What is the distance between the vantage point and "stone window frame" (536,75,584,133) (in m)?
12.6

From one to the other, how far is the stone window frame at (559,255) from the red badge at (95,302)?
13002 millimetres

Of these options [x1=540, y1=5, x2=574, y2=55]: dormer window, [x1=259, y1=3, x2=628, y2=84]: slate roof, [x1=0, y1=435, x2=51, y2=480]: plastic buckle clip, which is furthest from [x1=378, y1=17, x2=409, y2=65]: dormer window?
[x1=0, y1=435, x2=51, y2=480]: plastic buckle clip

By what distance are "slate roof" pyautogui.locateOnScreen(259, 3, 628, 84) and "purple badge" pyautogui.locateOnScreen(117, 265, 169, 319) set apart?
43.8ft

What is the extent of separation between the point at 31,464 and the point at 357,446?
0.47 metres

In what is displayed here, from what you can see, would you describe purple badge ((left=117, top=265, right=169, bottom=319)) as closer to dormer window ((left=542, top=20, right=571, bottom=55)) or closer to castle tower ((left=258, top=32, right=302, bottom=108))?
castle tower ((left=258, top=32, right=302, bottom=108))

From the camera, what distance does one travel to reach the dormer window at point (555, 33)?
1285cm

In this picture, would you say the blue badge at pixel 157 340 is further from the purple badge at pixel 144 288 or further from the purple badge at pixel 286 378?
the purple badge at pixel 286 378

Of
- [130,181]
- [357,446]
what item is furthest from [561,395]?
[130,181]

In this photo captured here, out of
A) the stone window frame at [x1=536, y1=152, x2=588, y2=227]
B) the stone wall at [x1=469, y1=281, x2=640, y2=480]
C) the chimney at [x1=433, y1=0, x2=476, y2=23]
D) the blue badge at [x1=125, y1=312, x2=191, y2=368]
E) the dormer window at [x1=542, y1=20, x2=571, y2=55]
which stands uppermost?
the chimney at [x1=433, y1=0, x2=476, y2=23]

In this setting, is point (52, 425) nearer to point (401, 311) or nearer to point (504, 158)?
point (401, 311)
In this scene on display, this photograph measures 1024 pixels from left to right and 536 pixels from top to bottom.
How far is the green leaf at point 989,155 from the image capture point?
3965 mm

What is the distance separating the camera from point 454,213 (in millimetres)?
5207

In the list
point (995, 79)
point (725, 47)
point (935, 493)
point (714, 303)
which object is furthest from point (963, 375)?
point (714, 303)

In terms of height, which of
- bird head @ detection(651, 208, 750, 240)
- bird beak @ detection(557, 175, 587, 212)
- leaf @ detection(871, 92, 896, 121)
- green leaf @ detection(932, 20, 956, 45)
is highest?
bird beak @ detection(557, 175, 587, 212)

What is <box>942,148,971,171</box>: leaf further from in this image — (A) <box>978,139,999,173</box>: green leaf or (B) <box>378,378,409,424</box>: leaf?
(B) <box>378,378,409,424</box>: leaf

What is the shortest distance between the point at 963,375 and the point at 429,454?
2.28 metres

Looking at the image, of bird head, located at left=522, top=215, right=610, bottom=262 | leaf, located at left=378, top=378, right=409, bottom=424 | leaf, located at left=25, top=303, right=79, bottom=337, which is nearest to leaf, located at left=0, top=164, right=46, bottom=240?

> _PROBLEM DETAILS_
Reproduce everything from the line containing "In this setting, is" down to the end of the records, word for word and with no changes.

> _COMPLETED TASK_
In this setting, is point (52, 425) nearer to point (401, 311) or nearer to point (504, 158)?
point (401, 311)
In this scene on display, this photograph measures 1024 pixels from left to right and 536 pixels from top to bottom.
How far is the green leaf at point 989,155 from the image capture point?
3965 mm

What is the distance separating the camera from point 454,213 (in millimetres)?
5207

In the list
point (995, 79)
point (725, 47)
point (935, 493)
point (714, 303)
which object is furthest from point (963, 375)?
point (714, 303)

In terms of height, which of
- bird head @ detection(651, 208, 750, 240)
- bird beak @ detection(557, 175, 587, 212)
- leaf @ detection(871, 92, 896, 121)
- green leaf @ detection(932, 20, 956, 45)
is highest?
bird beak @ detection(557, 175, 587, 212)

What is <box>942,148,971,171</box>: leaf further from in this image — (A) <box>978,139,999,173</box>: green leaf or (B) <box>378,378,409,424</box>: leaf?
(B) <box>378,378,409,424</box>: leaf

What is the shortest distance between the point at 963,375 and the point at 429,454?
2.28 metres

Looking at the image, of bird head, located at left=522, top=215, right=610, bottom=262 | leaf, located at left=378, top=378, right=409, bottom=424 | leaf, located at left=25, top=303, right=79, bottom=337, which is nearest to leaf, located at left=0, top=164, right=46, bottom=240?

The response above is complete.